Likewise, a fast but poor VP9 or AV1 encoding is of questionable value to the final audience.

The win for cloud is a fast (or at least offloaded) high-quality encoding in a slow-to-compress format like AV1 or VVC. Anything less, and I could do it myself in less time with less hassle.

(Exception case after I wrote this: see Documentary Filmmaker section below.)

Yes. These days, it seems like only two parameters really matter: 1) bitrate cap for services that have max bitrate requirements [the encoding could actually be 2-pass capped VBR rather than average bitrate], and 2) VMAF target of lossy export relative to a lossless export. Or possibly 3) a targeted service profile if a service is known to have exacting encoding requirements (like broadcast television).

Hmm… if your cloud had the sources and did the Shotcut export itself, it could use lossless as the output format. Then a follow-up 2-pass encoding would have the highest quality master to work with, and could generate meaningful VMAF comparison scores. Technically, Shotcut can do 2-pass on its own, but not against a VMAF target, and this route could be potentially faster. This route also enables scene-based chunked transcoding of the lossless master, which Shotcut cannot do on its own.

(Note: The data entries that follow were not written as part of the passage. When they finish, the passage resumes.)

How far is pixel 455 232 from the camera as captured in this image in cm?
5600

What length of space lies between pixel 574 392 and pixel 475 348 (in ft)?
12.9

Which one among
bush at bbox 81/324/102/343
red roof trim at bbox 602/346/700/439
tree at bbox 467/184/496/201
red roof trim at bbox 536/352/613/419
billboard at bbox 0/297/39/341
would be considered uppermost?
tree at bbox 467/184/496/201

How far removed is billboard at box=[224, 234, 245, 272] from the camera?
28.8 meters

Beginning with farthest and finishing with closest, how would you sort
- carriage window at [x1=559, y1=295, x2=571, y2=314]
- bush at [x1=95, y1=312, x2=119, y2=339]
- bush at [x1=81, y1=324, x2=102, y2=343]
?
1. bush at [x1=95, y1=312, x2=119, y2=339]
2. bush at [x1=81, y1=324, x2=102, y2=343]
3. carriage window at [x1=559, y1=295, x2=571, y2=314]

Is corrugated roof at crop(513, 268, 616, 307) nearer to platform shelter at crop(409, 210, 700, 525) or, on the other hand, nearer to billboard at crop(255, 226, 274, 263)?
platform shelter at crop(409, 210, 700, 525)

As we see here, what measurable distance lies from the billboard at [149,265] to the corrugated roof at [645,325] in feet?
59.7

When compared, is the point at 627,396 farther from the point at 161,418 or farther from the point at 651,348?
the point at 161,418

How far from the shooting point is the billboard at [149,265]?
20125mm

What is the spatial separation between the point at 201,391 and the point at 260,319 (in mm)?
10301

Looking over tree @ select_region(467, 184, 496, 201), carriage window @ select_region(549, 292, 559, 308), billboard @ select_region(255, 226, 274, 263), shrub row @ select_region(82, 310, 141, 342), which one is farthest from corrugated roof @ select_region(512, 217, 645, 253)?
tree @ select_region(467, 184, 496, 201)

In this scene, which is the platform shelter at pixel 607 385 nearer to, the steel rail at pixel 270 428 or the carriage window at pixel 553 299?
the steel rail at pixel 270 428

I can only speak for myself, but I rarely need more than two exports: an intermediate master (DNxHR/ProRes) when the project requires it, and then a deliverable format that “approaches visually lossless” in the smallest file size possible. I don’t do multi-resolution. I give the highest resolution I’ve got to the client, and then they deal with it from there. Naturally, some clients have specific requirements and I’ll make an additional export to meet those.

I wouldn’t be surprised to learn that home users editing family video might like a 4K master for their local archive, and a 1080p for uploading to social media.

I’m pretty sure those require licensing fees. And this puts you in the ladder/VOD world where MediaConvert already has a strong presence. Not trying to discourage you… just wondering if the average home user would need this, and that’s probably the majority of Shotcut users for now.

Other random cloud questions:

Would your cloud service offer long-term high-reliability backups of all files as part of the package? Or at least automated transfer to another service like Backblaze?
If your cloud does offer Shotcut exporting, will the user be able to select the version of Shotcut that is used? Or at least infer it automatically from the MLT file? The MLT format sometimes changes from version to version.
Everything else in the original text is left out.